*BRIEF*: Copy the cartoon commentary from "That is Secretary" up to and including "to the Bolsheviks.", swapping "Bolsheviks" for "Communists".

That is Secretary of State Charles Evans Hughes behind the pharmacist's counter, and in this next cartoon.
"Hardly Fair to Russia" by Orville P. Williams for Star Co., Jan. 9, 1924 |
O.P. Williams's cartoon on Coolidge administration's conditions for recognizing Russia's Communist government is definitely an outlier. Aside from those drawing for Socialist journals, every other cartoonist I've seen in this period was either skeptical of or against extending recognition to the Bolsheviks.
In any event, Russia failed to satisfy Hughes's conditions, and the U.S. would not extend recognition to the Soviet government in Moscow until 1933.

*DATA SUPPLIED*:
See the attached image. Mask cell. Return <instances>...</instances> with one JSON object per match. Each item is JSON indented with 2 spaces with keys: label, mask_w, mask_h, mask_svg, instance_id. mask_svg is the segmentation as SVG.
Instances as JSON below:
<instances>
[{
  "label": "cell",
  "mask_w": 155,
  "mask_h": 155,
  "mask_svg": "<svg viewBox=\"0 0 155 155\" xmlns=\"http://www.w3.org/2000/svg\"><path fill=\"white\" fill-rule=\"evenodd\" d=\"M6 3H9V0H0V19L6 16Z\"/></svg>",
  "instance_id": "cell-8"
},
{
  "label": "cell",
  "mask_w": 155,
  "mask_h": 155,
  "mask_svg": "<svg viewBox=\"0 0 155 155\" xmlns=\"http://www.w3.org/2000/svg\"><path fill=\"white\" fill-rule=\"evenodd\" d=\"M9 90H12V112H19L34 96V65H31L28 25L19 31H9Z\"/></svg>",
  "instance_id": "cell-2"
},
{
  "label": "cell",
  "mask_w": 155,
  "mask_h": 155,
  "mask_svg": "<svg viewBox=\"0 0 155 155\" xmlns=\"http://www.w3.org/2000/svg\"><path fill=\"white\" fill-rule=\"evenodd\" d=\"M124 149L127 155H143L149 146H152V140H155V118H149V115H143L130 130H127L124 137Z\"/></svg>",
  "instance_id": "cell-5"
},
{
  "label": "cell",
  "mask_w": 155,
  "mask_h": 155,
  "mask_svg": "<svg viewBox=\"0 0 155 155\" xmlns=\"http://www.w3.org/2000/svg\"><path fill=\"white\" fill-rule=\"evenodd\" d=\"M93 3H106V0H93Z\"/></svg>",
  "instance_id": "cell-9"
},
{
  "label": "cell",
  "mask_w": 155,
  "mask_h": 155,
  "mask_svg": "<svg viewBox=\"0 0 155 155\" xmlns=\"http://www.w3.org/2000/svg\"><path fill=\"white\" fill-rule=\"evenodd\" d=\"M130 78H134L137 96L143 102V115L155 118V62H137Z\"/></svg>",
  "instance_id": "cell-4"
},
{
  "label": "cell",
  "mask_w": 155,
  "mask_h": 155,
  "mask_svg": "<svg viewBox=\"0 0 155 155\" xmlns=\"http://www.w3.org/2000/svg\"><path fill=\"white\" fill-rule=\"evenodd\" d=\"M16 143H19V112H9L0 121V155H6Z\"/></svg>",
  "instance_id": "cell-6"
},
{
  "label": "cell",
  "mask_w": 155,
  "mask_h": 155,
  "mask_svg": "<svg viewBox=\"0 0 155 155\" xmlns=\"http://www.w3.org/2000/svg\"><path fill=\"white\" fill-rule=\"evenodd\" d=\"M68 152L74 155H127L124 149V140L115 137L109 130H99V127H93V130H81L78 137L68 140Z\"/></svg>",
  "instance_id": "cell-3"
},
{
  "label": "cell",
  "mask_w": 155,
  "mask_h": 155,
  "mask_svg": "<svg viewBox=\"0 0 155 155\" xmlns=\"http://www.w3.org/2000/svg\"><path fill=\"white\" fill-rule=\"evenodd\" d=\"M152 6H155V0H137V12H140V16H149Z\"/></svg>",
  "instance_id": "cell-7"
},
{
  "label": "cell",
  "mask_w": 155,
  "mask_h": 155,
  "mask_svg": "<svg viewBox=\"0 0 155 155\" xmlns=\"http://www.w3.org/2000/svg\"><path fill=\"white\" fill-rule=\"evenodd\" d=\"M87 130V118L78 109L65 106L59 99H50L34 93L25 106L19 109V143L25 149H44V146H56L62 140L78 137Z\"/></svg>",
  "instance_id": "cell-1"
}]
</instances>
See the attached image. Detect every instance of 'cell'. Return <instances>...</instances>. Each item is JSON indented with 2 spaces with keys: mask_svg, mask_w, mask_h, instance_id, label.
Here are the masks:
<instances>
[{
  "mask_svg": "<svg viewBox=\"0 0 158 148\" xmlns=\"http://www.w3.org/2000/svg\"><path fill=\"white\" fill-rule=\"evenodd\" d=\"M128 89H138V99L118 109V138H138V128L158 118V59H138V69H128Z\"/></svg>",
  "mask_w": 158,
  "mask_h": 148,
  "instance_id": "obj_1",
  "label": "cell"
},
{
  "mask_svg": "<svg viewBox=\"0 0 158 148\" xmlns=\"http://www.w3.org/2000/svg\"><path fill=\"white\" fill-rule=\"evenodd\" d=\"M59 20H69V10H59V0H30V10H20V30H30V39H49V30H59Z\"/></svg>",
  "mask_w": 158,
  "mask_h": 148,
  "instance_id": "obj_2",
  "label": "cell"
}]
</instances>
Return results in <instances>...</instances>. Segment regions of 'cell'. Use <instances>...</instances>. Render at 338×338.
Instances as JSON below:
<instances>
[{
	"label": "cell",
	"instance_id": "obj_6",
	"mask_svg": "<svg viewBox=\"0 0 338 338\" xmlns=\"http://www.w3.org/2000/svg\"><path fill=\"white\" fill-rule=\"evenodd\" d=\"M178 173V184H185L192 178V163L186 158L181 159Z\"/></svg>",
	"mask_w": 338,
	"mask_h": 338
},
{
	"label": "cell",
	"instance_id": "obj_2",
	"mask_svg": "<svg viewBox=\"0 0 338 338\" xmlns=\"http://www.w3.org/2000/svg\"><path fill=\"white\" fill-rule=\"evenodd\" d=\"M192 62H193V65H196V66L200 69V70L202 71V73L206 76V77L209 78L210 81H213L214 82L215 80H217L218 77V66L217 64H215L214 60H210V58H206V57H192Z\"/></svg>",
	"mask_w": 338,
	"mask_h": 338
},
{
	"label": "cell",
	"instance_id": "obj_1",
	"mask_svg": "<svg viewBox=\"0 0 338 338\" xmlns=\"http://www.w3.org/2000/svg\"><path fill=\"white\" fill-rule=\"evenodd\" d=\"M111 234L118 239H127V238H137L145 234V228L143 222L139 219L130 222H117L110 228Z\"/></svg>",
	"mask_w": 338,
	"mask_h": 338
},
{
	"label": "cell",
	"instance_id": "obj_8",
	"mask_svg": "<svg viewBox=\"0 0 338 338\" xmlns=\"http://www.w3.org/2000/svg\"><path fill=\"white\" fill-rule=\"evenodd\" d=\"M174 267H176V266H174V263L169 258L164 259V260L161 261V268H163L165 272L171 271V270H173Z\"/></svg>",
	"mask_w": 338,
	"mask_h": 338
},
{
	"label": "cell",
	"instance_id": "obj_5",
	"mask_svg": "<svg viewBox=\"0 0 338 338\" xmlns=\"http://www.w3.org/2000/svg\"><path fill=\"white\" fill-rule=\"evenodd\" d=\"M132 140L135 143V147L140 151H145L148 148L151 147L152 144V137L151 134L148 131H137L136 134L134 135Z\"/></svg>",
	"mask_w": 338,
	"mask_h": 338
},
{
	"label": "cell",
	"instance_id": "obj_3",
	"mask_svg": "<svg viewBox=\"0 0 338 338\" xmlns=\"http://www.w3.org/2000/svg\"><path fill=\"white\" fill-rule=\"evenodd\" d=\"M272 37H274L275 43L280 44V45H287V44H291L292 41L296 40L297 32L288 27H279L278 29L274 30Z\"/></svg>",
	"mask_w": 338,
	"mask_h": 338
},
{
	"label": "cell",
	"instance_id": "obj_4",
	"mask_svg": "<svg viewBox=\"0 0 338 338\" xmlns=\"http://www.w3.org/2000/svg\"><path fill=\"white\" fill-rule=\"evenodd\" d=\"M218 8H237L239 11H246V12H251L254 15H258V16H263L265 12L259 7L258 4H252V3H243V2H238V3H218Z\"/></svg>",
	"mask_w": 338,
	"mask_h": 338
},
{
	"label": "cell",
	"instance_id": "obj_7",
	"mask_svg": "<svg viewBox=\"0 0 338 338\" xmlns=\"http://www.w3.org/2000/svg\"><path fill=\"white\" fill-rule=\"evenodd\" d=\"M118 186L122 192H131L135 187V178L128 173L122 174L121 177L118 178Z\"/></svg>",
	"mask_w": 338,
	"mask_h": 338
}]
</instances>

*ANSWER BOX*:
That is Secretary of State Charles Evans Hughes behind the pharmacist's counter, and in this next cartoon.
"Hardly Fair to Russia" by Orville P. Williams for Star Co., Jan. 9, 1924 |
O.P. Williams's cartoon on Coolidge administration's conditions for recognizing Russia's Communist government is definitely an outlier. Aside from those drawing for Socialist journals, every other cartoonist I've seen in this period was either skeptical of or against extending recognition to the Communists.